= Data for processing =
_____

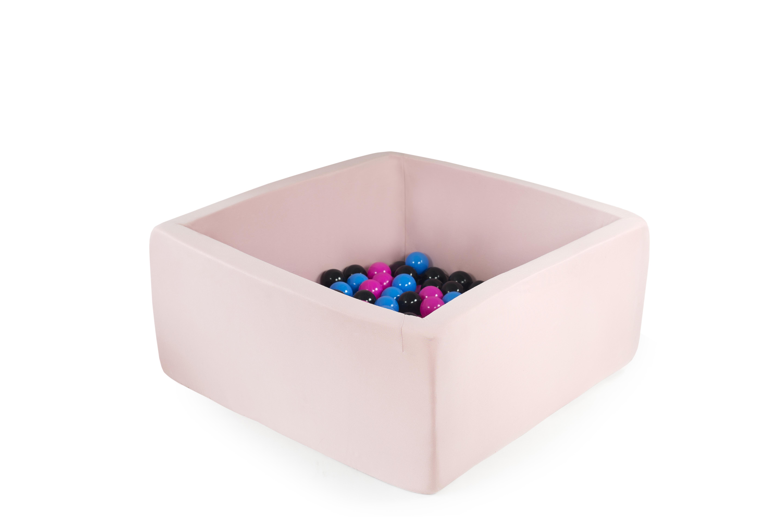 Misioo boldbassin - Rosa - Firkantet 90x90x40 inkl. 250 bolde - Firkantet rosa boldbassin i stof 90*90*40 inkl. 250 boldeBEMÆRK: DER KAN VÆRE OP TIL 2-4 UGERS LEVERINGSTID PÅ ENKELTE FARVER OG VARIANTER, SOM IKKE ER PÅ LAGERDette fantastiske boldbassin fra Misioo er et hvert barns drøm, samtidig med at den vil passe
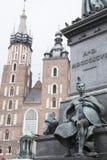 Mariacka-Basilika-Kirche mit Adam Mickiewicz Monument, Krakau Lizenzfreie Stockfotos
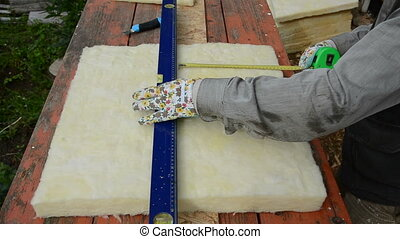 measure fiberglass insulation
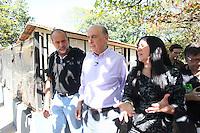 SAO PAULO, SP. 23 DE AGOSTO DE 2012. ELEICOES 2012 JOSE SERRA - O candidato do PSDB a prefeitura de Sao Paulo, Jose Serra, durante visita a UIPA - União Internacional de Proteção Animal no Canindé na Zona Norte da Capital Palulista na tarde desta quinta feira. FOTO ADRIANA SPACA - BRAZIL PHOTO PRESS
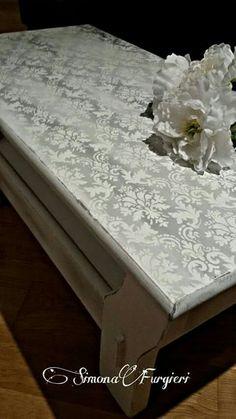 Tavolino shabby decorato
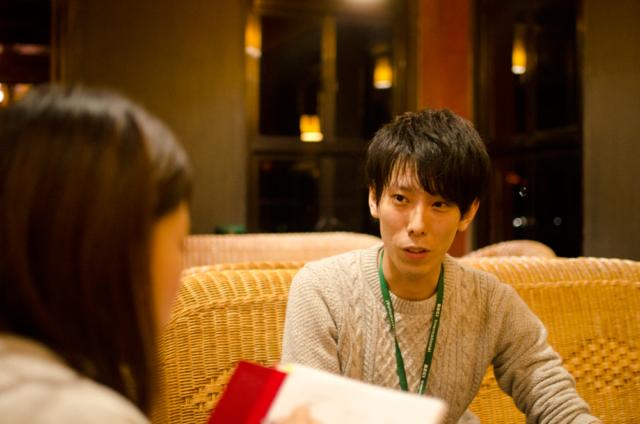フィリピン留学インタビューに答えるNINO
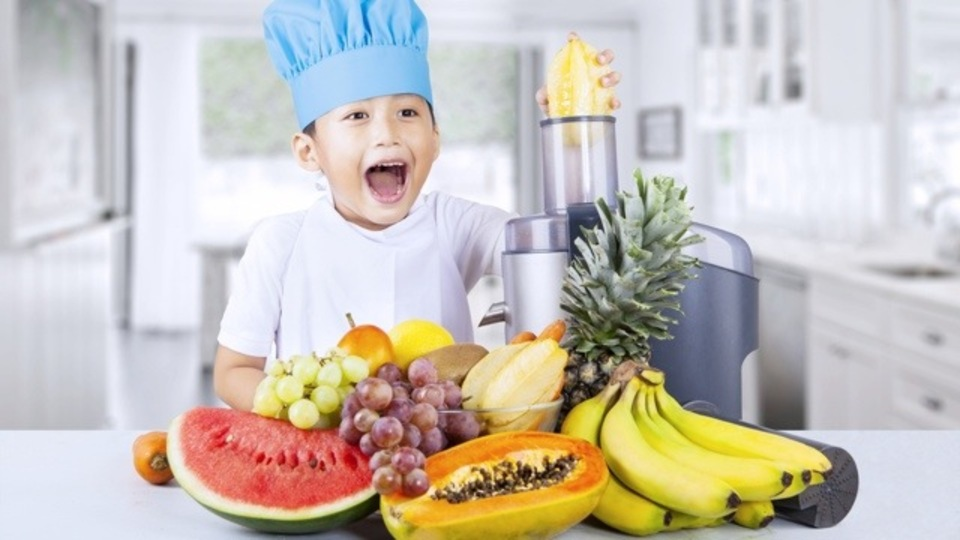 甘い、すっぱい、土っぽい!? 最高のフルーツジュースの組み合わせ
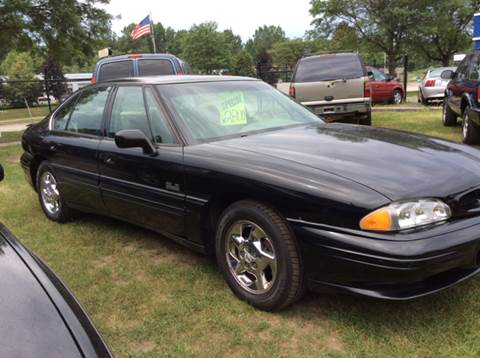 1998 Pontiac Bonneville for sale in Pontiac, MI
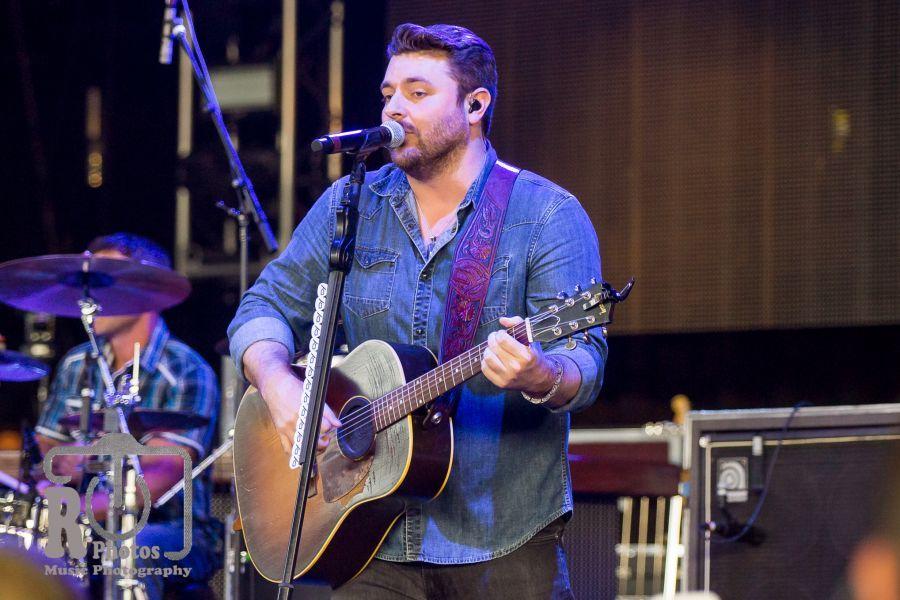 Chris Young @ WYCD Hoedown | Photo by John Reasoner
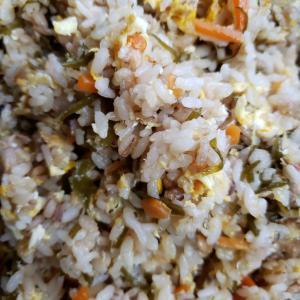 切り昆布の常備菜とシーチキンの美味しいチャーハン
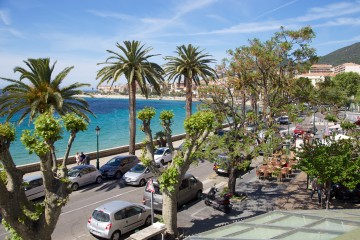 Promenade en bord de mer longeant la place Saint Francois en plein coeur d'Ajaccio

_____

Give again, word for word, the line that contains "甘い、すっぱい、土っぽい!? 最高のフルーツジュースの組み合わせ" and every line after it through the end of the entries; omit the pictures.

= Worked solution =
 甘い、すっぱい、土っぽい!? 最高のフルーツジュースの組み合わせ
 1998 Pontiac Bonneville for sale in Pontiac, MI
 Chris Young @ WYCD Hoedown | Photo by John Reasoner
 切り昆布の常備菜とシーチキンの美味しいチャーハン
 Promenade en bord de mer longeant la place Saint Francois en plein coeur d'Ajaccio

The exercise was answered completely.